Personal information
- Born: 28 December 1886 Battersea, London, England
- Died: 28 January 1967 (aged 80) Brighton, England

Sport
- Sport: Athletics
- Event: 400m/440y
- Club: Polytechnic Harriers

Medal record
Men's athletics
Representing Great Britain
Olympic Games
| Bronze medal – third place | 1912 Stockholm | 4x400 metre relay |

= George Nicol (athlete) =

British sprinter (1886–1967)

George Nicol (28 December 1886 – 28 January 1967) was a British athlete who competed at the 1908 Summer Olympics and 1912 Summer Olympics.

== Career ==
Nicol born in Battersea was selected to represent Great Britain at the 1908 Olympic Games in London, Nicol won his preliminary heat in the 400 metres with a time of 50.8 seconds. This qualified him to compete in the semifinals, where he placed third in his heat to be eliminated.

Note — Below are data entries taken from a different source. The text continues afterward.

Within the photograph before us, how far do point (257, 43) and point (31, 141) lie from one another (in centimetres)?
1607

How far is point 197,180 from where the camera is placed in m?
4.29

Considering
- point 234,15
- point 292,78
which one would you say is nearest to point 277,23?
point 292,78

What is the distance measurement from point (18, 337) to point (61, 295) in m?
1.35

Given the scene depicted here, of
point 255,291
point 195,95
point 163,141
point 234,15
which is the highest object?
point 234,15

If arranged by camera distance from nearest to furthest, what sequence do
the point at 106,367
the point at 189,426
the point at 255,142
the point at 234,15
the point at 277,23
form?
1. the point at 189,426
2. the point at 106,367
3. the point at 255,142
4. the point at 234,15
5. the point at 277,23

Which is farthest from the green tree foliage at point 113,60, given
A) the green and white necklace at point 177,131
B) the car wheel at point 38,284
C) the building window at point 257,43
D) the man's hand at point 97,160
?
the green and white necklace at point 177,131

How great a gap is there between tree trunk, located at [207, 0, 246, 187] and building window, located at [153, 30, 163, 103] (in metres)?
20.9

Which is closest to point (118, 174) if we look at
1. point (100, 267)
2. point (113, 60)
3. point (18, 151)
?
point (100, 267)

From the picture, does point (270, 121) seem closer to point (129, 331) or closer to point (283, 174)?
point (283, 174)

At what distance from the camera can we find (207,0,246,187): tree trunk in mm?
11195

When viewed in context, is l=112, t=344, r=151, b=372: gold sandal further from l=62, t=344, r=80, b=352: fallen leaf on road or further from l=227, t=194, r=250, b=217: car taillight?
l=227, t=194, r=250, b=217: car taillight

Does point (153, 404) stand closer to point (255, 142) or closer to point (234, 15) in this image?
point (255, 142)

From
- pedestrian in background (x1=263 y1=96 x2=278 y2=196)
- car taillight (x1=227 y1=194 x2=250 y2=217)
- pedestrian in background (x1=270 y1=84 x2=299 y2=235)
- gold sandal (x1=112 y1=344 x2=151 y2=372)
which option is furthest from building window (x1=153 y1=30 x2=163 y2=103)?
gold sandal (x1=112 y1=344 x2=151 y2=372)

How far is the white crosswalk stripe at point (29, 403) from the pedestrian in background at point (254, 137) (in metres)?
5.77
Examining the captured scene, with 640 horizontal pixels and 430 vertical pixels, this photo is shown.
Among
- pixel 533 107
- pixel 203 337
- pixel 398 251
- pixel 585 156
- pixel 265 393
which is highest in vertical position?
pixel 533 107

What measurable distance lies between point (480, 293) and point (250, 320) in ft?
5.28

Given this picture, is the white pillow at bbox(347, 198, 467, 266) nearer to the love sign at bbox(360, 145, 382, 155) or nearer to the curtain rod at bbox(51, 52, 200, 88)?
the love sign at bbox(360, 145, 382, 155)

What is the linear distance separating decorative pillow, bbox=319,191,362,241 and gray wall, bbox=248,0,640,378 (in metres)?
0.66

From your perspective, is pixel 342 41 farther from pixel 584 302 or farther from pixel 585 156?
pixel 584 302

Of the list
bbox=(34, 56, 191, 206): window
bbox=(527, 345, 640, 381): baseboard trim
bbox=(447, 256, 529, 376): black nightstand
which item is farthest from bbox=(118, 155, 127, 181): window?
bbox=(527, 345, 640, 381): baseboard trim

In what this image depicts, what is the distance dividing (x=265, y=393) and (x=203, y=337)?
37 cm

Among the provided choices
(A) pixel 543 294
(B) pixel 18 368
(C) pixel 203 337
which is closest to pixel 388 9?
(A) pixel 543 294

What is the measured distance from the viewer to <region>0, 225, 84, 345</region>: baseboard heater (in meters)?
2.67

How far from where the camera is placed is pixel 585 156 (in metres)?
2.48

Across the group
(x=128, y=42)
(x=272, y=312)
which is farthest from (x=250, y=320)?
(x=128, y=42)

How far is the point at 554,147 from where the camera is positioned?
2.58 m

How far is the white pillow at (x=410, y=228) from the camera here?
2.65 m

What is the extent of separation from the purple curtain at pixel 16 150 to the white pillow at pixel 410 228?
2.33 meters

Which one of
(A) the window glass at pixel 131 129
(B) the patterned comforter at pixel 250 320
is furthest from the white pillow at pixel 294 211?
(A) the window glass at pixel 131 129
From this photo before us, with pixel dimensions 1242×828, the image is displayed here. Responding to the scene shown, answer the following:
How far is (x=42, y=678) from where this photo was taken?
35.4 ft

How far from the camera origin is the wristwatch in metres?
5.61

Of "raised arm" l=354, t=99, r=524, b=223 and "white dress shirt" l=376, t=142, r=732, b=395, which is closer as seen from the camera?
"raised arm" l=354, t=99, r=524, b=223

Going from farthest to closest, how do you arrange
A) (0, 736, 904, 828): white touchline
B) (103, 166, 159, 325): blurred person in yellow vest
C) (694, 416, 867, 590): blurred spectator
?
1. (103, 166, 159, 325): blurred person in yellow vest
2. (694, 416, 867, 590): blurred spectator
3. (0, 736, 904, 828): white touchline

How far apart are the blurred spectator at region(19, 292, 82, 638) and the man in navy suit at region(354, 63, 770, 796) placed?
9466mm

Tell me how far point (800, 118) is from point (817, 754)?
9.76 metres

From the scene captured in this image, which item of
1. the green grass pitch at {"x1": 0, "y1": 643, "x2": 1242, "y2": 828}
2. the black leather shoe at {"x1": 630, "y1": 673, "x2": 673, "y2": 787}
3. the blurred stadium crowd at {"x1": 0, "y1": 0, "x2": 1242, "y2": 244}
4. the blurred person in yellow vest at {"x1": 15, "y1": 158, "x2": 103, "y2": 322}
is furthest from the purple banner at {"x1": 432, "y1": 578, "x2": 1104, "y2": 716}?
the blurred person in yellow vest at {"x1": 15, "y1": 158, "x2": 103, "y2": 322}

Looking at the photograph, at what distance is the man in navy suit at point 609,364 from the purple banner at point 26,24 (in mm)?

Four years later at the 1912 Summer Olympics in Stockholm, Sweden, he won his 400 metres heat before being eliminated in the semifinals. However, he was part of the team with Ernest Henley, Cyril Seedhouse and James Soutter that won the bronze medal in the 4 × 400 metres relay.

The following year, he became the National 440 yards champion after winning the AAA Championships title at the 1913 AAA Championships.